Con la muerte de Jorge Mario Bergoglio, el mundo católico entra en una nueva etapa. El Papa Francisco, considerado por millones como el representante de Dios en la Tierra, deja vacante el trono más alto de la Iglesia. Ahora, todos los ojos están puestos en el Vaticano, donde se iniciará el cónclave, el solemne y reservado proceso para elegir a un nuevo pontífice.
Francisco fue el obispo de Roma, título que ha acompañado a todos los Papas desde San Pedro, el primer discípulo que asumió ese rol tras la muerte de Jesús. Aunque en sus inicios el Papa era designado por clamor popular, desde el año 1059, por decreto del papa Nicolás II, son los cardenales quienes tienen la responsabilidad de elegir al nuevo líder espiritual de más de 1.300 millones de católicos en el mundo.
Cuando un Papa muere o renuncia, el Colegio Cardenalicio, compuesto por los cardenales menores de 80 años, se reúne en la Capilla Sixtina para llevar a cabo el cónclave.

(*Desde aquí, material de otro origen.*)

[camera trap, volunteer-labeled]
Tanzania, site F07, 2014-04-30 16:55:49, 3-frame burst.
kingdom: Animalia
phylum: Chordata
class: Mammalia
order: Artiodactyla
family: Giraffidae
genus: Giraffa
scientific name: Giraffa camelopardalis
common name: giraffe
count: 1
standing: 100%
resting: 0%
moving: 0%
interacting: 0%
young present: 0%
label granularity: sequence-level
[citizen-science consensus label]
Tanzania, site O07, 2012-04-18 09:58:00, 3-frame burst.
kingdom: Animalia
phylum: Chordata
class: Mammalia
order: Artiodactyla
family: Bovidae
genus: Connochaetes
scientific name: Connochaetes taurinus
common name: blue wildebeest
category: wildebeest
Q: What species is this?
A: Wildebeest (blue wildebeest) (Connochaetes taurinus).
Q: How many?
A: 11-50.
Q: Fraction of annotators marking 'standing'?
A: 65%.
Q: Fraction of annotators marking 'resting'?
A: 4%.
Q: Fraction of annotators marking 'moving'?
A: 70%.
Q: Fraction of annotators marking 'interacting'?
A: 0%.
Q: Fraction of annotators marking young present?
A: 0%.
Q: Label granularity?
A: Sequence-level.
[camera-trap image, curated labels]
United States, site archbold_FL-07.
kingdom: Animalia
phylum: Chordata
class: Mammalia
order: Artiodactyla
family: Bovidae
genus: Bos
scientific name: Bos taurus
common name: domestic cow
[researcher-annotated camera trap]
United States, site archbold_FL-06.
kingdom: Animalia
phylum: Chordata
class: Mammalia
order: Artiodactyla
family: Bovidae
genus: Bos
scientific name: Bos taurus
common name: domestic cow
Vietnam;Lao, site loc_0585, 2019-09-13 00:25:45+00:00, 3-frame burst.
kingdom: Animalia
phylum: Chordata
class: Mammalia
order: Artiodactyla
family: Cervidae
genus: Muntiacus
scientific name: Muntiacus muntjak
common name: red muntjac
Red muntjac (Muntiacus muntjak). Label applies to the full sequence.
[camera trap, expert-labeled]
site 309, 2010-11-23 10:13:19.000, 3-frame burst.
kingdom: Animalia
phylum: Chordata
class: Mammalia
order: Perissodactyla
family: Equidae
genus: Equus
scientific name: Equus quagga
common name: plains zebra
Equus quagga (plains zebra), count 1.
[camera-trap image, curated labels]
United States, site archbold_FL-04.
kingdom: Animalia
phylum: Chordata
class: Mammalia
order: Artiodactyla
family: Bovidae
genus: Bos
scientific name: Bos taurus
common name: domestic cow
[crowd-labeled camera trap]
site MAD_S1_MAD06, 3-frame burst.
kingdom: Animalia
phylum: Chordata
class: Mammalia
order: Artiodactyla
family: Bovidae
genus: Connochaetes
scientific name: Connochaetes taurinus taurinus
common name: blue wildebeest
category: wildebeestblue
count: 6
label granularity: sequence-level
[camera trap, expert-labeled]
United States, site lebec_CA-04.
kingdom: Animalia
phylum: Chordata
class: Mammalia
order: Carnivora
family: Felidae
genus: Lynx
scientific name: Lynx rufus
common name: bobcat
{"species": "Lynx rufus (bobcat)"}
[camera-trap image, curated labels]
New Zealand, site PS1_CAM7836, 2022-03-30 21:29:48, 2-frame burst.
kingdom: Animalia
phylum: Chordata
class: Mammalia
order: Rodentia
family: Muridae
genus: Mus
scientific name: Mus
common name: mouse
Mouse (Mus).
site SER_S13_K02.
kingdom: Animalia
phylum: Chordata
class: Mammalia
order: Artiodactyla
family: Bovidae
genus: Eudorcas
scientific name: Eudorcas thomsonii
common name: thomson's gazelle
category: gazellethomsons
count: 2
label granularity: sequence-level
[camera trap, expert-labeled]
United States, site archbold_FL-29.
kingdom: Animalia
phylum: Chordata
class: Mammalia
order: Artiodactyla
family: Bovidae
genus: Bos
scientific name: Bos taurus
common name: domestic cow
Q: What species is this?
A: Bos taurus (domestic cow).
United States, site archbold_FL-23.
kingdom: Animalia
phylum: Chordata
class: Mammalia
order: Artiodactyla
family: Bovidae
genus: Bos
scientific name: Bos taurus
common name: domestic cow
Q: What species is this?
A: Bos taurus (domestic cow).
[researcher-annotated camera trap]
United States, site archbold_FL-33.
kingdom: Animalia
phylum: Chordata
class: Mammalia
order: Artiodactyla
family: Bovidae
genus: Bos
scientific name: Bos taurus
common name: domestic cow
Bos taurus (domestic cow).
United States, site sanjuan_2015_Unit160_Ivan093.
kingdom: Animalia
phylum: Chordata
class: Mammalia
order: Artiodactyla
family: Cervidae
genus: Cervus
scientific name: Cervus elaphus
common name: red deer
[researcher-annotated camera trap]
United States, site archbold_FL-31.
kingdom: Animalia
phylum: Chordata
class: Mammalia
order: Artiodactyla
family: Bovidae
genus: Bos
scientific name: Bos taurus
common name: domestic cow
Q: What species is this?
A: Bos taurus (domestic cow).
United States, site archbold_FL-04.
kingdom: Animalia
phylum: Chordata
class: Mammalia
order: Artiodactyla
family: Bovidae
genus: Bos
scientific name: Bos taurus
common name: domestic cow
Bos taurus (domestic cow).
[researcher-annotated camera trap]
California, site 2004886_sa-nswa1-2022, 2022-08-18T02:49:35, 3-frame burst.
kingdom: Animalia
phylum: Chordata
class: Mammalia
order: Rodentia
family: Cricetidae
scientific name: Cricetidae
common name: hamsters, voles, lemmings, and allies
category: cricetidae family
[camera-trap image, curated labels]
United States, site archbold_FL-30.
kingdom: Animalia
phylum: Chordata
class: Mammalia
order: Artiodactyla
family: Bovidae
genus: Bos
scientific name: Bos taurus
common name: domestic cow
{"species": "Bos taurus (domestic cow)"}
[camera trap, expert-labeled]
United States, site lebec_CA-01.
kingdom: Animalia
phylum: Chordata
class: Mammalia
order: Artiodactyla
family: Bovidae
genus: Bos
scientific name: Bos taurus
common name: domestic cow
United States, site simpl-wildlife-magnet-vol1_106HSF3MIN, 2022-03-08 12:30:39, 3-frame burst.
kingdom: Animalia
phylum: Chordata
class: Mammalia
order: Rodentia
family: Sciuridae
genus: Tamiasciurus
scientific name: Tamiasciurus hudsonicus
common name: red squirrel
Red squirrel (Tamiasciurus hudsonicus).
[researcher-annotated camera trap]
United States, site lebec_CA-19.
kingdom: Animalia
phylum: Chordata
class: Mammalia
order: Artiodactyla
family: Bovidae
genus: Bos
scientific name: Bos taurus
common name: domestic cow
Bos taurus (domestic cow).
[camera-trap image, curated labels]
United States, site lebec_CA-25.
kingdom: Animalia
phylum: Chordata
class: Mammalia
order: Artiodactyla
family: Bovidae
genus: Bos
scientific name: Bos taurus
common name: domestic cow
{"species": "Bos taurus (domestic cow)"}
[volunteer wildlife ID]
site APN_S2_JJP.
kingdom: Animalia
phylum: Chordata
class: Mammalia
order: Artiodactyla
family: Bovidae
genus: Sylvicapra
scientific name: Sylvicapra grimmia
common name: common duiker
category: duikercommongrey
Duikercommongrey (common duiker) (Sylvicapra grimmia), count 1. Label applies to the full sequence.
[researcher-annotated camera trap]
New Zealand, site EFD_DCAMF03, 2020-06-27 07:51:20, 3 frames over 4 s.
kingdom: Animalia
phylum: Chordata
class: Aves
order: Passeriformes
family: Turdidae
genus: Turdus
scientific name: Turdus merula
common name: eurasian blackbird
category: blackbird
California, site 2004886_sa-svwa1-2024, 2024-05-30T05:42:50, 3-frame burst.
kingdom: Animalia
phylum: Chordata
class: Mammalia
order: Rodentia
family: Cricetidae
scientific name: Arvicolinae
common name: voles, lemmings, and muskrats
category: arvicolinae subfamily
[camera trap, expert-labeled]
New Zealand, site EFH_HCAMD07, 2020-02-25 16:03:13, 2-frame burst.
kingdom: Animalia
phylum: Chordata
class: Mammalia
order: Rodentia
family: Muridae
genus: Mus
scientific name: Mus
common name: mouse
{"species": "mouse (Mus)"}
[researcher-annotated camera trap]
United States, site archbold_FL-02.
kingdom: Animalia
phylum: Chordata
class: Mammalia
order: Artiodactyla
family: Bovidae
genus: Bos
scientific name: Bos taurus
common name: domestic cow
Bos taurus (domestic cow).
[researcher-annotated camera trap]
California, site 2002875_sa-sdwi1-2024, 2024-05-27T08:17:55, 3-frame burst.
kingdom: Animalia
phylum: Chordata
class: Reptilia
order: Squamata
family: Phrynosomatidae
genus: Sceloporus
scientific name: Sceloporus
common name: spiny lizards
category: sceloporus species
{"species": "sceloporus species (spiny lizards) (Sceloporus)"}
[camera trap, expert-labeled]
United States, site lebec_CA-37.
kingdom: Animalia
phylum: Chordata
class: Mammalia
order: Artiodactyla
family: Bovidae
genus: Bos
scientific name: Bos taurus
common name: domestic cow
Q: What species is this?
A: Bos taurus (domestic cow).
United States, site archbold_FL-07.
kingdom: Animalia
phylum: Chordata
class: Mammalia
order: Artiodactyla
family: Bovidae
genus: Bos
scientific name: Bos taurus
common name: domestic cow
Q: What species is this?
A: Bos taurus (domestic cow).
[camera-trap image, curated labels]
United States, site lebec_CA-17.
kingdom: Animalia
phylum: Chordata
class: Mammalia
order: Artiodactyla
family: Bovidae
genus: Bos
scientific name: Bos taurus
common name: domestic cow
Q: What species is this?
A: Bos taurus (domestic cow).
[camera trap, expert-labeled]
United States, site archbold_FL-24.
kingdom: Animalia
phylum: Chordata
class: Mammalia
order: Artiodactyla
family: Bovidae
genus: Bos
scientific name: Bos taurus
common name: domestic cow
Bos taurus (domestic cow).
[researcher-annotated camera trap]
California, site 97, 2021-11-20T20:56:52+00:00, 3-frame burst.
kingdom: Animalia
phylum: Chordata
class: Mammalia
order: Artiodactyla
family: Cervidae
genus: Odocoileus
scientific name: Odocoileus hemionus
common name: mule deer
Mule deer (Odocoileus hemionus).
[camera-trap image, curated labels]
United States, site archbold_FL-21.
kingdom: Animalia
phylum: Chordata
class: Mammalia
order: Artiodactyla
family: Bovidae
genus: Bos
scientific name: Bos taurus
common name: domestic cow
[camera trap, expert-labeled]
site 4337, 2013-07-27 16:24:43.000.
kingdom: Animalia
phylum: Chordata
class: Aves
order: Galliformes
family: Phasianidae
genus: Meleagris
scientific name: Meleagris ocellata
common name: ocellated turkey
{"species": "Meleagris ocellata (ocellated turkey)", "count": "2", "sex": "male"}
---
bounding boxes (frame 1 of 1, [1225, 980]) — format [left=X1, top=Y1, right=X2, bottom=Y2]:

Allí, en un ambiente de oración, reflexión y estricto secreto, se analizan las necesidades de la Iglesia y del mundo actual.
Cada cardenal emite su voto secreto, escribiendo el nombre del candidato que considera más idóneo. Para ser elegido Papa, un cardenal debe alcanzar una mayoría de dos tercios.
Tras cada ronda de votación, los votos son quemados en una estufa especial. Si aún no hay acuerdo, el humo que sale por la chimenea es negro. Pero cuando finalmente se elige a un nuevo Papa, el humo se vuelve blanco, una señal que conmueve al mundo entero.
Entonces, el elegido es invitado a aceptar el cargo. Si da su consentimiento, elige un nombre papal y se presenta por primera vez ante los fieles desde el balcón central de la Basílica de San Pedro. Su primer mensaje marca el inicio de un nuevo capítulo en la historia de la Iglesia.
La posterior misa de inicio del pontificado formaliza su papel como guía espiritual de millones. El mundo ahora espera: ¿quién será el próximo sucesor de San Pedro?